Unexpressed Anger Doesn’t Sit Inside Us
We unwittingly keep rekindling it
- People who feel anger about their past often believe that it stays inside them unless they release it.
- But that doesn’t explain why anger over the same old things keeps resurfacing.
- In reality, we spark up the anger anew, each time we ‘pattern match’ to it.
- The solution is to uncouple the high emotion from old anger safely.
I don’t think I have ever met anyone quite as angry as Matthew. Not angry in the sense of aggressive or rude, although he could be both at times, but in the sense of seething with almost constant resentment.
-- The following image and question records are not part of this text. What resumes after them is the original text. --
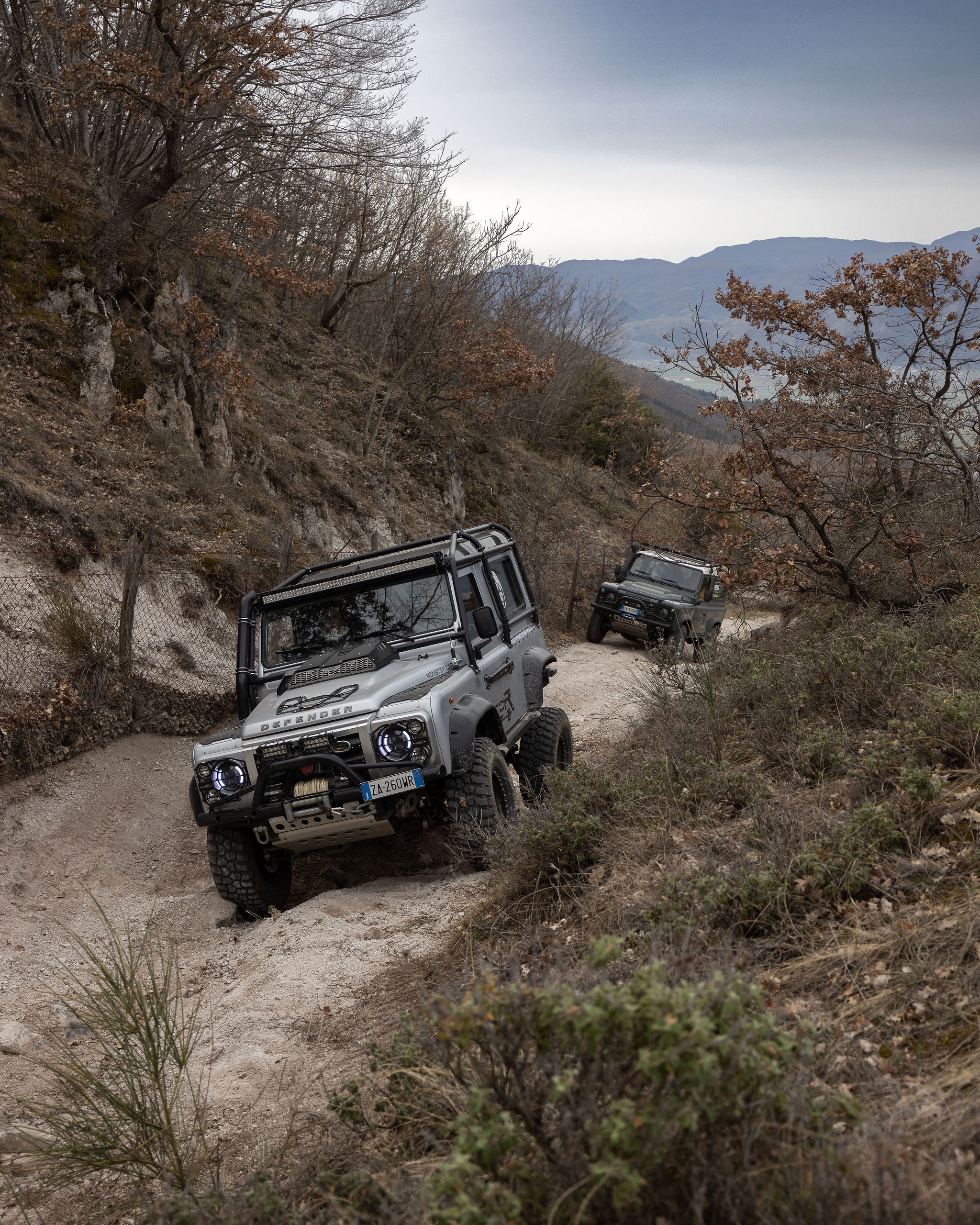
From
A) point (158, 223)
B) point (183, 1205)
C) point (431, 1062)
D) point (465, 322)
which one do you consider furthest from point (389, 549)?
point (465, 322)

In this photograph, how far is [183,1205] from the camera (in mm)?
2316

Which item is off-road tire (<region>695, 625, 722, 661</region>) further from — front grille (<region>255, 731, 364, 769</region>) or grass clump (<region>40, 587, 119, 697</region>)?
grass clump (<region>40, 587, 119, 697</region>)


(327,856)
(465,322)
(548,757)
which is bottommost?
(327,856)

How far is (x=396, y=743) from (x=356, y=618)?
1.41m

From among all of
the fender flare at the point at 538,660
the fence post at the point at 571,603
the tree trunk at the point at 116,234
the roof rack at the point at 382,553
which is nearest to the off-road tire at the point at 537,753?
the fender flare at the point at 538,660

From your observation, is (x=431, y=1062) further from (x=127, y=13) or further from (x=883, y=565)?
(x=127, y=13)

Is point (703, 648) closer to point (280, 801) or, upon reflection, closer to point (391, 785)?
point (391, 785)

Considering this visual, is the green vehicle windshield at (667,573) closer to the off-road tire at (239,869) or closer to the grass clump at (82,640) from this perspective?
the grass clump at (82,640)

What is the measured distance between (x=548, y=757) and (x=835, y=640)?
2.30m

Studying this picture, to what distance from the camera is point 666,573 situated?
1525cm

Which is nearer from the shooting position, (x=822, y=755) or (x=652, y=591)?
(x=822, y=755)

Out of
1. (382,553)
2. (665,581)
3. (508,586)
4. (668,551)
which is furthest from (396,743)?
(668,551)

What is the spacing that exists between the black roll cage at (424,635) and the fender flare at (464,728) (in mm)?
373

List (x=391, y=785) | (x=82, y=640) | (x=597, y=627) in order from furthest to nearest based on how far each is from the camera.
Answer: (x=597, y=627), (x=82, y=640), (x=391, y=785)
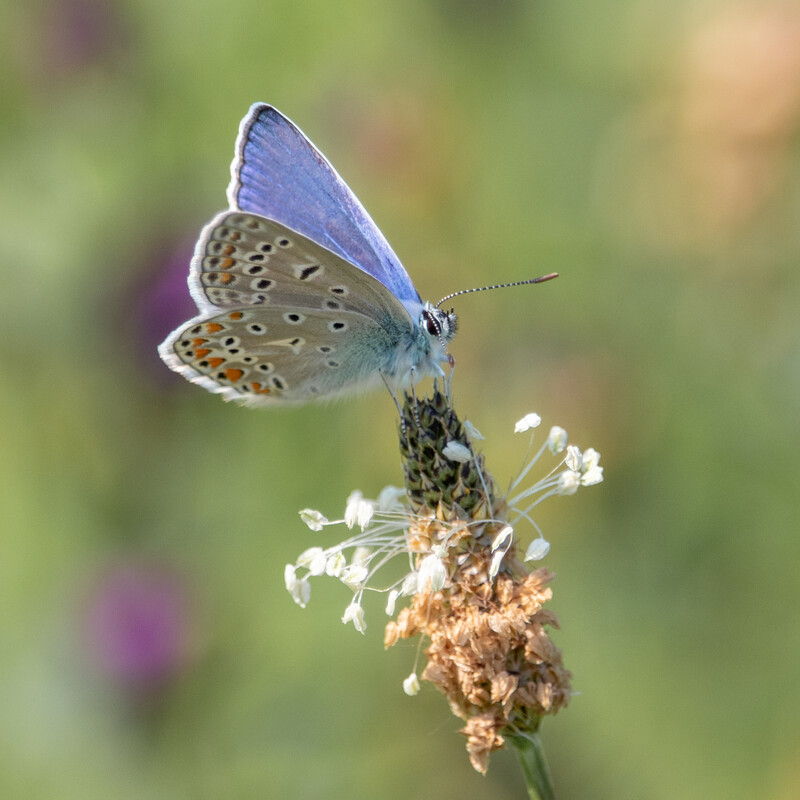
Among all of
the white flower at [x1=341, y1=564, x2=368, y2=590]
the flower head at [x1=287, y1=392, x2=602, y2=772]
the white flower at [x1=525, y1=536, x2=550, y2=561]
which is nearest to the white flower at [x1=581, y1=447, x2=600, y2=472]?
the flower head at [x1=287, y1=392, x2=602, y2=772]

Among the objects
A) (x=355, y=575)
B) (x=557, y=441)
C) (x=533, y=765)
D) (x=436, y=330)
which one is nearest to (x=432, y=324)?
(x=436, y=330)

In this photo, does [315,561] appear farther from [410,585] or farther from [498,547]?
[498,547]

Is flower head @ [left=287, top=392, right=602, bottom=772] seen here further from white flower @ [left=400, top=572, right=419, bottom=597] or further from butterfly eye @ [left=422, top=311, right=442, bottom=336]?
butterfly eye @ [left=422, top=311, right=442, bottom=336]

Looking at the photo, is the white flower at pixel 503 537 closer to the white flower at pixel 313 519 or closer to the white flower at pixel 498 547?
the white flower at pixel 498 547

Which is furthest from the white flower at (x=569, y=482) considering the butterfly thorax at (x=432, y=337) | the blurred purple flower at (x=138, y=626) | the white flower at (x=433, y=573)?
the blurred purple flower at (x=138, y=626)

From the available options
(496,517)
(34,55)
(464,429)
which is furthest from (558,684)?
(34,55)
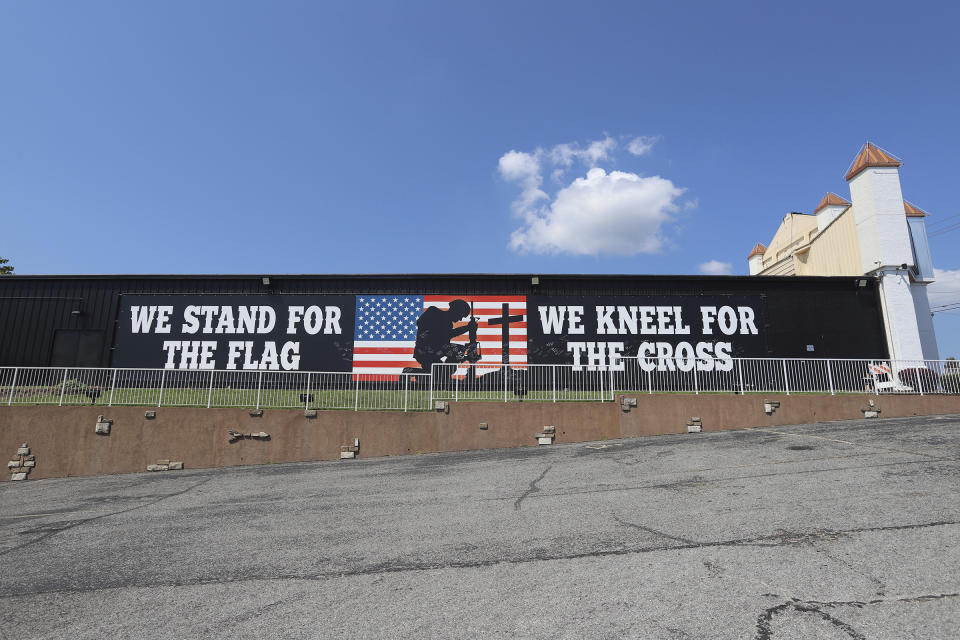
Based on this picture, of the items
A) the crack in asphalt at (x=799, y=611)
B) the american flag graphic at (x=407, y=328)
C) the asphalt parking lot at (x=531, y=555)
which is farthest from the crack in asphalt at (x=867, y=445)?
the american flag graphic at (x=407, y=328)

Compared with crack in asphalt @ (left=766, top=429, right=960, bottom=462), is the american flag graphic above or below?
above

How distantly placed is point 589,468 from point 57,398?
15719mm

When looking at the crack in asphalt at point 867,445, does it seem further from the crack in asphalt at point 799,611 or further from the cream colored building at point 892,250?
the cream colored building at point 892,250

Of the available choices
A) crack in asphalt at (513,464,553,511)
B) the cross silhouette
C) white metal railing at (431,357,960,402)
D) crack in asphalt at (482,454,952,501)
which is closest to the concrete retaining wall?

He harboured huge ill-feeling against both his parents, who, he said, had never encouraged or praised him and had, indeed, played down or belittled any small successes he did have. He wondered whether he had been ‘an accident’, as it seemed that his parents took no joy in him whatsoever, although he did concede that they dressed him nicely and bought him lovely birthday gifts – “I think they just wanted to appear to be good parents,” he said.
He saw his young self as a highly sensitive child who had had all the confidence knocked out of him. When he arrived home from school one day, excited about having won an essay competition, he recalled his mother saying dismissively, “That’s nice. You have dirt on your face, so go and wash up before tea.”
He had no memory of his parents playing with him and said his father took him to his judo class and waited there for him only because he was pals with another father who also came and waited.